Rows from a dataset
BEGIN
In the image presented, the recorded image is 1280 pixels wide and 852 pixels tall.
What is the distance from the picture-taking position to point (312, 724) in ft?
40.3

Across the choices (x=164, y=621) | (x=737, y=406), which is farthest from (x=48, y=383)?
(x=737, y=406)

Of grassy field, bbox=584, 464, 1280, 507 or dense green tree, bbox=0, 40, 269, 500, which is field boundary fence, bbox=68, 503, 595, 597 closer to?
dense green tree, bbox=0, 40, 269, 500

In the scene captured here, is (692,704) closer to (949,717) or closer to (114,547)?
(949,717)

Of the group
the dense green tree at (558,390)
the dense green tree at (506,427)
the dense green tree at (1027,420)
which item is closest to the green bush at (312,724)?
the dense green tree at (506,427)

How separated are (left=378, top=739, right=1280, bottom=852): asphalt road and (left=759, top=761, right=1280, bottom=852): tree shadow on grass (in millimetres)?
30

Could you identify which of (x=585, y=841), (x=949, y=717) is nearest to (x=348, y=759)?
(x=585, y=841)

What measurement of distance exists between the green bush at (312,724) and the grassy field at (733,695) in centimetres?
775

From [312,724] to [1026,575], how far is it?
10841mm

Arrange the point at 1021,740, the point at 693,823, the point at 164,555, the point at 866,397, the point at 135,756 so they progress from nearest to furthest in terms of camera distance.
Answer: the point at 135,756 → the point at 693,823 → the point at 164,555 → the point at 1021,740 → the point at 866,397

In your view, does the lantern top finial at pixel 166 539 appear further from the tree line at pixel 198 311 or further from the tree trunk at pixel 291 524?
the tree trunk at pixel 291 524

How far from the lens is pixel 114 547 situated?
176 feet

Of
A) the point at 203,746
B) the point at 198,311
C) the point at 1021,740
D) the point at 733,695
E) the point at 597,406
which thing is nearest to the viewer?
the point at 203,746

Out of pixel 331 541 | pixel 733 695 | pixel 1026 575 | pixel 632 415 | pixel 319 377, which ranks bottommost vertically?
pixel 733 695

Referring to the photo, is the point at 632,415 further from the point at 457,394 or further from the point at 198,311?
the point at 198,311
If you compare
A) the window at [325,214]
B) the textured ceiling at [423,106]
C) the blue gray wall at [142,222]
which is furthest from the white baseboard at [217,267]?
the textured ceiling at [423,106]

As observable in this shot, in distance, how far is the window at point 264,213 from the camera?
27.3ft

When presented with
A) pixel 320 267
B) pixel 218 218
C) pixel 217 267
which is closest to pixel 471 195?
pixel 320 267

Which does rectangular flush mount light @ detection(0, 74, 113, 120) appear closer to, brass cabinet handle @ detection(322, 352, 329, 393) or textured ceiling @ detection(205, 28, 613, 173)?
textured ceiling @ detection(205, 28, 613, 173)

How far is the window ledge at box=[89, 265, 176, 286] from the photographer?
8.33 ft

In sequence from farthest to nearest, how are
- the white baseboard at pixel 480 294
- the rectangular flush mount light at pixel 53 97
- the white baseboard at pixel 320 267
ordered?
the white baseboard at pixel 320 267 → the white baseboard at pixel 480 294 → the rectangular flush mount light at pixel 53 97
END
■ **DIRECTION**
Reproduce every line of the listing above verbatim.

■ **THE OUTPUT**
In the image presented, the recorded image is 1280 pixels wide and 852 pixels tall.
What is the distance from the picture-taking position to point (312, 724) in ft?
40.3

Across the choices (x=164, y=621) | (x=737, y=406), which is farthest from (x=48, y=383)?
(x=737, y=406)

Of grassy field, bbox=584, 464, 1280, 507 or dense green tree, bbox=0, 40, 269, 500, which is field boundary fence, bbox=68, 503, 595, 597 closer to?
dense green tree, bbox=0, 40, 269, 500

In the scene captured here, is (692,704) closer to (949,717) or closer to (114,547)?
(949,717)

Of the group
the dense green tree at (558,390)
the dense green tree at (506,427)
the dense green tree at (1027,420)
which item is closest to the green bush at (312,724)?
the dense green tree at (506,427)

How separated are (left=378, top=739, right=1280, bottom=852): asphalt road and (left=759, top=761, right=1280, bottom=852): tree shadow on grass (in millimetres)?
30

Could you identify which of (x=585, y=841), (x=949, y=717) is nearest to (x=348, y=759)?
(x=585, y=841)

What measurement of distance exists between the green bush at (312,724) and the grassy field at (733,695) in centimetres?
775

From [312,724] to [1026,575], how far is it?
10841mm

Arrange the point at 1021,740, the point at 693,823, the point at 164,555, the point at 866,397, the point at 135,756 so they progress from nearest to furthest in terms of camera distance.
Answer: the point at 135,756 → the point at 693,823 → the point at 164,555 → the point at 1021,740 → the point at 866,397

In your view, does the lantern top finial at pixel 166 539 appear further from the tree line at pixel 198 311 or further from the tree trunk at pixel 291 524?
the tree trunk at pixel 291 524

How far from the lens is pixel 114 547 situated?
176 feet

Of
A) the point at 203,746
B) the point at 198,311
C) the point at 1021,740
D) the point at 733,695
E) the point at 597,406
which thing is nearest to the viewer?
the point at 203,746

Out of pixel 331 541 | pixel 733 695 | pixel 1026 575 | pixel 632 415 | pixel 319 377, which ranks bottommost vertically?
pixel 733 695

Referring to the photo, is the point at 632,415 further from the point at 457,394 or further from the point at 198,311?
the point at 198,311
If you compare
A) the window at [325,214]
B) the textured ceiling at [423,106]
C) the blue gray wall at [142,222]
which is furthest from the white baseboard at [217,267]?
the textured ceiling at [423,106]

As observable in this shot, in distance, how far is the window at point 264,213 from the camera?
27.3ft

When presented with
A) pixel 320 267
B) pixel 218 218
C) pixel 217 267
which is closest to pixel 471 195?
pixel 320 267

Which does rectangular flush mount light @ detection(0, 74, 113, 120) appear closer to, brass cabinet handle @ detection(322, 352, 329, 393) or textured ceiling @ detection(205, 28, 613, 173)?
textured ceiling @ detection(205, 28, 613, 173)

How far is the window ledge at box=[89, 265, 176, 286] from the photographer?
8.33 ft

In sequence from farthest to nearest, how are
- the white baseboard at pixel 480 294
- the rectangular flush mount light at pixel 53 97
- the white baseboard at pixel 320 267
ordered?
the white baseboard at pixel 320 267 → the white baseboard at pixel 480 294 → the rectangular flush mount light at pixel 53 97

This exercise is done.